The Unknowing Propagandist: When AI Chatbots Echo the Bear Market's Lies
0xZoe
In the chaos of a bull market, we found a new kind of silence—the quiet echo of propaganda through chatbots that do not know they are lying. A recent report from Crypto Briefing, a source often dismissed as niche, dropped a bombshell that should chill every builder in this space: AI chatbots, even the most popular ones, are unknowingly spreading disinformation. Russian propaganda, specifically—but the lesson is universal. The machines we trust to summarize, translate, and generate are reproducing the very power structures we claim to decentralize.
Let me set the context. This is not a glitch. It is a governance failure. The report suggests that large language models, trained on the entire internet, absorb the biases of their training data—including state-sponsored disinformation. They do not fact-check. They do not question. They simply generate what is statistically likely, and when that statistic includes Kremlin-backed narratives, the chatbot becomes a vector. The irony is brutal: a technology built on the promise of empowering individuals now amplifies centralized propaganda. And in a bull market, where capital rushes in and due diligence evaporates, we are especially deaf to these quiet signals.
But I see this as a deeper structural problem—one that mirrors what I encountered during my years auditing DAO governance. In 2017, I flagged a governance flaw in a DEX clone called EtherSwap: whale wallets could bypass consensus. The lesson was simple: code is not law if power is centralized. The same applies here. These chatbots operate as black boxes, owned by private companies, trained on opaque data. They have no constitutional checks. No quadratic voting for truth. No on-chain audit trail for outputs. They are the ultimate centralized oracle—and we all know what happens when oracles fail.

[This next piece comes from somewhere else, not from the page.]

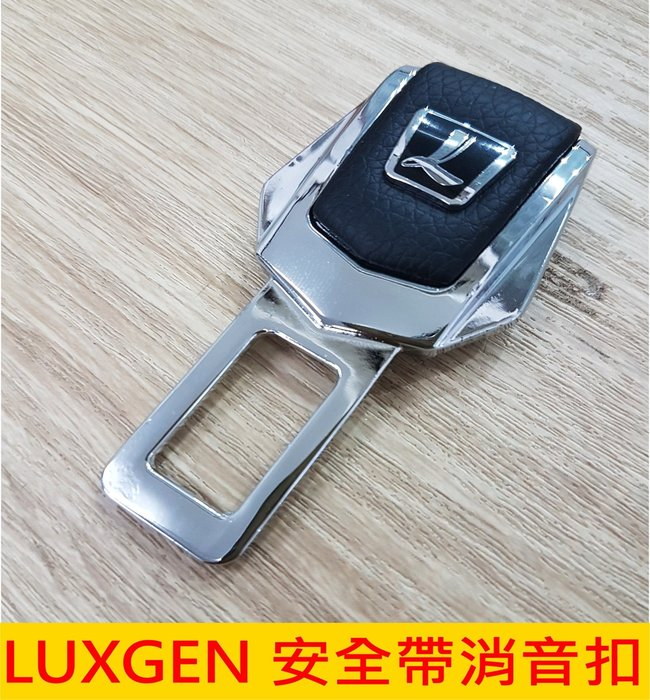 LUXGEN納智捷U7 (SUV7)【安全帶消音扣-單支】舊款U7 EPB專用 插扣靜音 插銷 扣環 警報 精品配件套件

Based on my experience architecting governance models for CivicChain, where we designed quadratic voting to protect minority voices, I propose a different lens. The problem is not just better alignment techniques like RLHF or Constitutional AI. Those are band-aids on a centralized system. The real solution is to make AI transparent and accountable through decentralization. Imagine an AI model whose training data is anchored on a public blockchain, whose outputs are verified by a decentralized network of validators, and whose governance is controlled by a token-holding community. That is not science fiction; it is a design pattern we already use for financial protocols.
The contrarian angle? Many will argue that the solution is more data, better filters, or stronger regulations. They will point to OpenAI's safety stack or Anthropic's constitutional approach as benchmarks. But this misses the blind spot: centralized AI will always serve the interests of its creators. Even with the best intentions, a single entity controlling the model can be pressured, hacked, or corrupted. The Russian propaganda incident is just the tip of the iceberg. The real risk is systemic: a future where AI-generated disinformation becomes indistinguishable from truth, and only centralized gatekeepers can tell you which is which. That is not decentralization—it is a new form of authority.

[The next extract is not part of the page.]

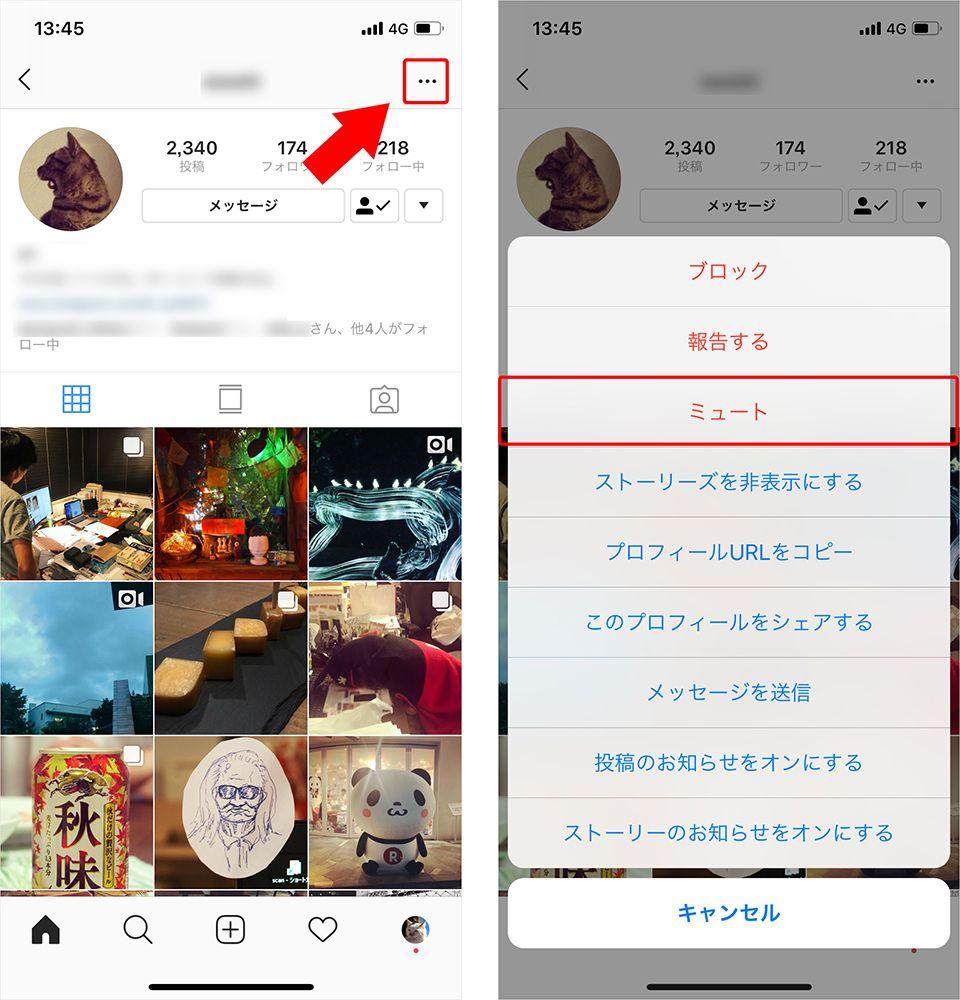 Instagram ミュートの手順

We do not build walls, we weave nets of trust. In my work at GovernAI, where we fought against automated voting bots, we established a human-in-the-loop charter. The same principle applies here: AI must augment human judgment, not replace it. But that requires that the AI itself is transparent, auditable, and governed by the community it serves. Without that, every chatbot becomes a potential propaganda tool, and every bull market hides a bear of trust.

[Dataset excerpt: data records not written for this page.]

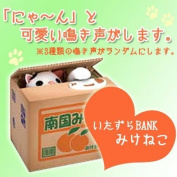 Takaratomy Toy Figure - Itazura Piggy Bank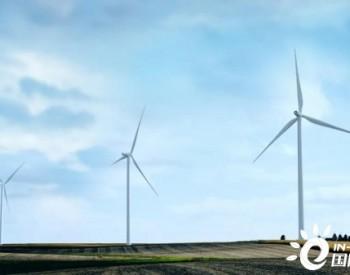 <em>远景</em>有信心2023年风电、储能度电成本降到1毛钱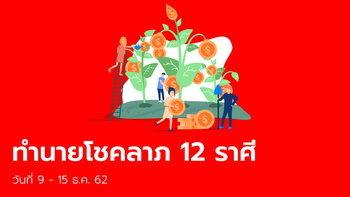 ทำนายโชคลาภ 12 ราศี วันที่ 9 - 15 ธันวาคม 2562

The takeaway is uncomfortable: silence in the bear market is where truth compiles, but in a bull market, noise drowns out everything. This report from Crypto Briefing is a warning. We are building on sand if we trust centralized AI to define reality. Code is law, but conscience is the compiler. Let us compile a new system—one where truth is not generated by a single model but verified by a distributed web of trust, anchored on-chain, and governed by those who rely on it. Only then will we truly decentralize knowledge, not just finance.